- [Your tasks]:
**A.** According to the study-area passage, during which years did the first major flow of the Hakka population occur?
**B.** Please write the next part of the study-area passage, following on from its last sentence.

Passage to read start

Study area and research period

Two villages in China, Hounan (in Dabu County, Meizhou City) and Zhoutian (in Huiyang District, Huizhou City), located in different regions but under the same homologous cultural system, were selected for spatial analysis and comparison.

The Hakka migration in Guangdong Province experienced two important processes. During the Song and Yuan Dynasties, the Hakka people mainly lived in southern Jiangxi, western Fujian and northeast Guangdong. The first major flow of population occurred during 1360-1530 of the Ming Dynasty. Under the influence of war, famine, and the evil of banditry, the Hakka population at the junction of these three provinces frequently interflowed. The second major population flow occurred around 1680-1860. Attracted by the government's immigration and land reclamation policies, large numbers of the Hakka population in northeastern and northern Guangdong moved to the hilly areas near the Pearl River Delta [60, 61]

According to Hakka’s migration process in Guangdong Province from Ming to Qing Dynasty (see Fig. 2), Hounan village is located in the upstream of the migration route, in a small basin surrounded by mountains on the southern bank of the Meitan River. The Yang clan has settled here since the 1500s and has developed over 500 years. At present, the village covers an area of 7.9 km2 with a total population of about 5400. The Meitan River is a rather busy river due to heavy transportation of people and goods. Its downstream leads east to Fujian province and the Chaoshan area, along the coast of Guangdong Province. Historically, residents inhabiting the area mainly lived on growing, harvesting, and selling tobacco plants. At present, the village is that of a clustered type of spatial pattern.

Passage to read end
Material supplied start

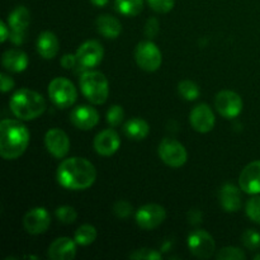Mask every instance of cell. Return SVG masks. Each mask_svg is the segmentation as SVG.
Returning <instances> with one entry per match:
<instances>
[{"instance_id": "f1b7e54d", "label": "cell", "mask_w": 260, "mask_h": 260, "mask_svg": "<svg viewBox=\"0 0 260 260\" xmlns=\"http://www.w3.org/2000/svg\"><path fill=\"white\" fill-rule=\"evenodd\" d=\"M218 260H245L246 255L241 249L234 248V246H226L218 251L217 256Z\"/></svg>"}, {"instance_id": "8992f818", "label": "cell", "mask_w": 260, "mask_h": 260, "mask_svg": "<svg viewBox=\"0 0 260 260\" xmlns=\"http://www.w3.org/2000/svg\"><path fill=\"white\" fill-rule=\"evenodd\" d=\"M135 60L142 70L154 73L161 65L162 56L159 47L154 42L144 41V42H140L135 48Z\"/></svg>"}, {"instance_id": "f35d334b", "label": "cell", "mask_w": 260, "mask_h": 260, "mask_svg": "<svg viewBox=\"0 0 260 260\" xmlns=\"http://www.w3.org/2000/svg\"><path fill=\"white\" fill-rule=\"evenodd\" d=\"M8 27H9V25L5 24L4 22H0V32H2L0 41H2V42H5V41L10 37V28Z\"/></svg>"}, {"instance_id": "2e32d148", "label": "cell", "mask_w": 260, "mask_h": 260, "mask_svg": "<svg viewBox=\"0 0 260 260\" xmlns=\"http://www.w3.org/2000/svg\"><path fill=\"white\" fill-rule=\"evenodd\" d=\"M239 185L243 192L248 194L260 193V160L246 165L239 177Z\"/></svg>"}, {"instance_id": "ba28073f", "label": "cell", "mask_w": 260, "mask_h": 260, "mask_svg": "<svg viewBox=\"0 0 260 260\" xmlns=\"http://www.w3.org/2000/svg\"><path fill=\"white\" fill-rule=\"evenodd\" d=\"M30 23L29 10L25 7H17L8 17V25L12 29L10 40L15 45H20L25 40V32Z\"/></svg>"}, {"instance_id": "4dcf8cb0", "label": "cell", "mask_w": 260, "mask_h": 260, "mask_svg": "<svg viewBox=\"0 0 260 260\" xmlns=\"http://www.w3.org/2000/svg\"><path fill=\"white\" fill-rule=\"evenodd\" d=\"M124 117V111L121 106L116 104V106H112L111 108L107 112V122H108L109 126L117 127L122 123Z\"/></svg>"}, {"instance_id": "6da1fadb", "label": "cell", "mask_w": 260, "mask_h": 260, "mask_svg": "<svg viewBox=\"0 0 260 260\" xmlns=\"http://www.w3.org/2000/svg\"><path fill=\"white\" fill-rule=\"evenodd\" d=\"M96 179L95 167L84 157L65 159L57 169V180L63 188L71 190L88 189Z\"/></svg>"}, {"instance_id": "44dd1931", "label": "cell", "mask_w": 260, "mask_h": 260, "mask_svg": "<svg viewBox=\"0 0 260 260\" xmlns=\"http://www.w3.org/2000/svg\"><path fill=\"white\" fill-rule=\"evenodd\" d=\"M3 66L12 73H22L28 66V56L18 48H12L3 53Z\"/></svg>"}, {"instance_id": "8d00e7d4", "label": "cell", "mask_w": 260, "mask_h": 260, "mask_svg": "<svg viewBox=\"0 0 260 260\" xmlns=\"http://www.w3.org/2000/svg\"><path fill=\"white\" fill-rule=\"evenodd\" d=\"M61 65L65 69H73L78 65V58H76V55H71V53H68V55L62 56L61 58Z\"/></svg>"}, {"instance_id": "ab89813d", "label": "cell", "mask_w": 260, "mask_h": 260, "mask_svg": "<svg viewBox=\"0 0 260 260\" xmlns=\"http://www.w3.org/2000/svg\"><path fill=\"white\" fill-rule=\"evenodd\" d=\"M95 7H106L109 3V0H90Z\"/></svg>"}, {"instance_id": "4316f807", "label": "cell", "mask_w": 260, "mask_h": 260, "mask_svg": "<svg viewBox=\"0 0 260 260\" xmlns=\"http://www.w3.org/2000/svg\"><path fill=\"white\" fill-rule=\"evenodd\" d=\"M178 91H179V95L182 98H184L185 101H196V99L200 96L201 90L198 88V85L196 83L190 80H183L180 81L179 85H178Z\"/></svg>"}, {"instance_id": "7c38bea8", "label": "cell", "mask_w": 260, "mask_h": 260, "mask_svg": "<svg viewBox=\"0 0 260 260\" xmlns=\"http://www.w3.org/2000/svg\"><path fill=\"white\" fill-rule=\"evenodd\" d=\"M75 55L78 58V65L88 70L95 68L102 62L104 50L98 41H86L78 48Z\"/></svg>"}, {"instance_id": "e575fe53", "label": "cell", "mask_w": 260, "mask_h": 260, "mask_svg": "<svg viewBox=\"0 0 260 260\" xmlns=\"http://www.w3.org/2000/svg\"><path fill=\"white\" fill-rule=\"evenodd\" d=\"M152 10L156 13H168L174 7V0H147Z\"/></svg>"}, {"instance_id": "3957f363", "label": "cell", "mask_w": 260, "mask_h": 260, "mask_svg": "<svg viewBox=\"0 0 260 260\" xmlns=\"http://www.w3.org/2000/svg\"><path fill=\"white\" fill-rule=\"evenodd\" d=\"M9 106L13 114L20 121H32L45 112L46 101L37 91L24 88L13 94Z\"/></svg>"}, {"instance_id": "ac0fdd59", "label": "cell", "mask_w": 260, "mask_h": 260, "mask_svg": "<svg viewBox=\"0 0 260 260\" xmlns=\"http://www.w3.org/2000/svg\"><path fill=\"white\" fill-rule=\"evenodd\" d=\"M70 121L76 128L88 131L98 124L99 113L90 106H79L71 112Z\"/></svg>"}, {"instance_id": "d590c367", "label": "cell", "mask_w": 260, "mask_h": 260, "mask_svg": "<svg viewBox=\"0 0 260 260\" xmlns=\"http://www.w3.org/2000/svg\"><path fill=\"white\" fill-rule=\"evenodd\" d=\"M145 36L147 38H155L156 35L159 33V22H157L156 18H150L149 20L146 22V25H145Z\"/></svg>"}, {"instance_id": "d6a6232c", "label": "cell", "mask_w": 260, "mask_h": 260, "mask_svg": "<svg viewBox=\"0 0 260 260\" xmlns=\"http://www.w3.org/2000/svg\"><path fill=\"white\" fill-rule=\"evenodd\" d=\"M161 258L162 255L159 253V251L154 250V249H149V248L139 249V250L129 254V259H135V260H160Z\"/></svg>"}, {"instance_id": "7402d4cb", "label": "cell", "mask_w": 260, "mask_h": 260, "mask_svg": "<svg viewBox=\"0 0 260 260\" xmlns=\"http://www.w3.org/2000/svg\"><path fill=\"white\" fill-rule=\"evenodd\" d=\"M58 48H60V43H58L55 33L46 30V32H42L38 36L37 51L41 57L46 58V60H51V58L57 55Z\"/></svg>"}, {"instance_id": "60d3db41", "label": "cell", "mask_w": 260, "mask_h": 260, "mask_svg": "<svg viewBox=\"0 0 260 260\" xmlns=\"http://www.w3.org/2000/svg\"><path fill=\"white\" fill-rule=\"evenodd\" d=\"M254 259H255V260H260V253L256 254V255H254Z\"/></svg>"}, {"instance_id": "277c9868", "label": "cell", "mask_w": 260, "mask_h": 260, "mask_svg": "<svg viewBox=\"0 0 260 260\" xmlns=\"http://www.w3.org/2000/svg\"><path fill=\"white\" fill-rule=\"evenodd\" d=\"M80 89L84 96L93 104H103L109 95L108 80L99 71H85L80 76Z\"/></svg>"}, {"instance_id": "836d02e7", "label": "cell", "mask_w": 260, "mask_h": 260, "mask_svg": "<svg viewBox=\"0 0 260 260\" xmlns=\"http://www.w3.org/2000/svg\"><path fill=\"white\" fill-rule=\"evenodd\" d=\"M132 211H134V207L127 201H117L113 205V213L118 218H128L132 215Z\"/></svg>"}, {"instance_id": "ffe728a7", "label": "cell", "mask_w": 260, "mask_h": 260, "mask_svg": "<svg viewBox=\"0 0 260 260\" xmlns=\"http://www.w3.org/2000/svg\"><path fill=\"white\" fill-rule=\"evenodd\" d=\"M218 198H220L221 207L226 211V212H236L243 206V201H241V193L236 185L228 183L223 185L218 193Z\"/></svg>"}, {"instance_id": "e0dca14e", "label": "cell", "mask_w": 260, "mask_h": 260, "mask_svg": "<svg viewBox=\"0 0 260 260\" xmlns=\"http://www.w3.org/2000/svg\"><path fill=\"white\" fill-rule=\"evenodd\" d=\"M94 149L102 156H112L116 154L121 145V139L114 129L108 128L99 132L94 139Z\"/></svg>"}, {"instance_id": "9c48e42d", "label": "cell", "mask_w": 260, "mask_h": 260, "mask_svg": "<svg viewBox=\"0 0 260 260\" xmlns=\"http://www.w3.org/2000/svg\"><path fill=\"white\" fill-rule=\"evenodd\" d=\"M188 248L190 253L200 259H210L215 253V240L205 230H194L188 238Z\"/></svg>"}, {"instance_id": "d4e9b609", "label": "cell", "mask_w": 260, "mask_h": 260, "mask_svg": "<svg viewBox=\"0 0 260 260\" xmlns=\"http://www.w3.org/2000/svg\"><path fill=\"white\" fill-rule=\"evenodd\" d=\"M114 5L119 14L136 17L144 9V0H114Z\"/></svg>"}, {"instance_id": "5bb4252c", "label": "cell", "mask_w": 260, "mask_h": 260, "mask_svg": "<svg viewBox=\"0 0 260 260\" xmlns=\"http://www.w3.org/2000/svg\"><path fill=\"white\" fill-rule=\"evenodd\" d=\"M189 121L193 128L197 132H201V134H207V132L212 131L216 123L213 111L208 104L205 103L198 104L192 109Z\"/></svg>"}, {"instance_id": "d6986e66", "label": "cell", "mask_w": 260, "mask_h": 260, "mask_svg": "<svg viewBox=\"0 0 260 260\" xmlns=\"http://www.w3.org/2000/svg\"><path fill=\"white\" fill-rule=\"evenodd\" d=\"M76 255V241L70 238H58L48 248L52 260H73Z\"/></svg>"}, {"instance_id": "5b68a950", "label": "cell", "mask_w": 260, "mask_h": 260, "mask_svg": "<svg viewBox=\"0 0 260 260\" xmlns=\"http://www.w3.org/2000/svg\"><path fill=\"white\" fill-rule=\"evenodd\" d=\"M48 95L51 102L58 108H69L78 98L75 85L66 78H55L48 85Z\"/></svg>"}, {"instance_id": "484cf974", "label": "cell", "mask_w": 260, "mask_h": 260, "mask_svg": "<svg viewBox=\"0 0 260 260\" xmlns=\"http://www.w3.org/2000/svg\"><path fill=\"white\" fill-rule=\"evenodd\" d=\"M96 239V230L94 226L91 225H81L78 230L75 231L74 235V240L76 241L78 245L88 246L93 244Z\"/></svg>"}, {"instance_id": "603a6c76", "label": "cell", "mask_w": 260, "mask_h": 260, "mask_svg": "<svg viewBox=\"0 0 260 260\" xmlns=\"http://www.w3.org/2000/svg\"><path fill=\"white\" fill-rule=\"evenodd\" d=\"M95 25L99 35L108 38V40H114V38L119 37V35L122 32V25L119 23V20L109 14L99 15L96 18Z\"/></svg>"}, {"instance_id": "74e56055", "label": "cell", "mask_w": 260, "mask_h": 260, "mask_svg": "<svg viewBox=\"0 0 260 260\" xmlns=\"http://www.w3.org/2000/svg\"><path fill=\"white\" fill-rule=\"evenodd\" d=\"M0 81H2V91H3V93H8V91L12 90L13 86H14V81H13V79L10 78V76H8L7 74H4V73L0 75Z\"/></svg>"}, {"instance_id": "9a60e30c", "label": "cell", "mask_w": 260, "mask_h": 260, "mask_svg": "<svg viewBox=\"0 0 260 260\" xmlns=\"http://www.w3.org/2000/svg\"><path fill=\"white\" fill-rule=\"evenodd\" d=\"M45 145L47 151L57 159H62L70 150V140L68 135L60 128H52L47 131L45 136Z\"/></svg>"}, {"instance_id": "f546056e", "label": "cell", "mask_w": 260, "mask_h": 260, "mask_svg": "<svg viewBox=\"0 0 260 260\" xmlns=\"http://www.w3.org/2000/svg\"><path fill=\"white\" fill-rule=\"evenodd\" d=\"M56 217L60 222L62 223H73L75 222L76 217H78V213L70 206H61L56 210Z\"/></svg>"}, {"instance_id": "1f68e13d", "label": "cell", "mask_w": 260, "mask_h": 260, "mask_svg": "<svg viewBox=\"0 0 260 260\" xmlns=\"http://www.w3.org/2000/svg\"><path fill=\"white\" fill-rule=\"evenodd\" d=\"M246 215L250 218L251 221H254L255 223L260 225V197H253L246 202L245 206Z\"/></svg>"}, {"instance_id": "83f0119b", "label": "cell", "mask_w": 260, "mask_h": 260, "mask_svg": "<svg viewBox=\"0 0 260 260\" xmlns=\"http://www.w3.org/2000/svg\"><path fill=\"white\" fill-rule=\"evenodd\" d=\"M241 241L249 250H258L260 248V234L253 229H249V230L244 231V234L241 235Z\"/></svg>"}, {"instance_id": "52a82bcc", "label": "cell", "mask_w": 260, "mask_h": 260, "mask_svg": "<svg viewBox=\"0 0 260 260\" xmlns=\"http://www.w3.org/2000/svg\"><path fill=\"white\" fill-rule=\"evenodd\" d=\"M159 156L168 167L180 168L187 162L188 154L185 147L174 139H164L159 145Z\"/></svg>"}, {"instance_id": "4fadbf2b", "label": "cell", "mask_w": 260, "mask_h": 260, "mask_svg": "<svg viewBox=\"0 0 260 260\" xmlns=\"http://www.w3.org/2000/svg\"><path fill=\"white\" fill-rule=\"evenodd\" d=\"M23 225L25 231L30 235H40L46 233L51 225V216L48 211L43 207L32 208L25 213L23 218Z\"/></svg>"}, {"instance_id": "7a4b0ae2", "label": "cell", "mask_w": 260, "mask_h": 260, "mask_svg": "<svg viewBox=\"0 0 260 260\" xmlns=\"http://www.w3.org/2000/svg\"><path fill=\"white\" fill-rule=\"evenodd\" d=\"M29 144V131L17 119H4L0 123V155L5 160L18 159Z\"/></svg>"}, {"instance_id": "8fae6325", "label": "cell", "mask_w": 260, "mask_h": 260, "mask_svg": "<svg viewBox=\"0 0 260 260\" xmlns=\"http://www.w3.org/2000/svg\"><path fill=\"white\" fill-rule=\"evenodd\" d=\"M167 212L162 206L150 203L140 207L136 212V222L144 230H152L164 222Z\"/></svg>"}, {"instance_id": "cb8c5ba5", "label": "cell", "mask_w": 260, "mask_h": 260, "mask_svg": "<svg viewBox=\"0 0 260 260\" xmlns=\"http://www.w3.org/2000/svg\"><path fill=\"white\" fill-rule=\"evenodd\" d=\"M123 132L128 139L140 141V140L146 139L150 132V126L145 119L136 117V118L128 119L124 123Z\"/></svg>"}, {"instance_id": "30bf717a", "label": "cell", "mask_w": 260, "mask_h": 260, "mask_svg": "<svg viewBox=\"0 0 260 260\" xmlns=\"http://www.w3.org/2000/svg\"><path fill=\"white\" fill-rule=\"evenodd\" d=\"M215 107L225 118H235L243 111V99L233 90H221L215 98Z\"/></svg>"}]
</instances>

Material supplied end

- [Expected answers]:
**A.** 1360-1530, during the Ming Dynasty.

**B.**
Fig. 2
figure 2

Hakka’s migration routes in Guangdong Province, and the location of Hounan and Zhoutian

Zhoutian Village is located in the valley of hilly area at the northeast edge of the Pearl River Delta, which represents the lower reaches of the migration route. The Ye clan settled here in the 1660s. With a history of more than 350 years, the village covers an area of 17.8 km2. Its total population reached more than 4800. Throughout history, its residents mainly cultivated land on which they grew rice for living. Currently, the village is that of a dispersed type of spatial pattern (see Fig. 3).

Fig. 3
figure 3

Satellite images of Hounan and Zhoutian in 2021. (Google Earth satellite imagery data in Level 19, the data comes from the map provider of TuxinGIS)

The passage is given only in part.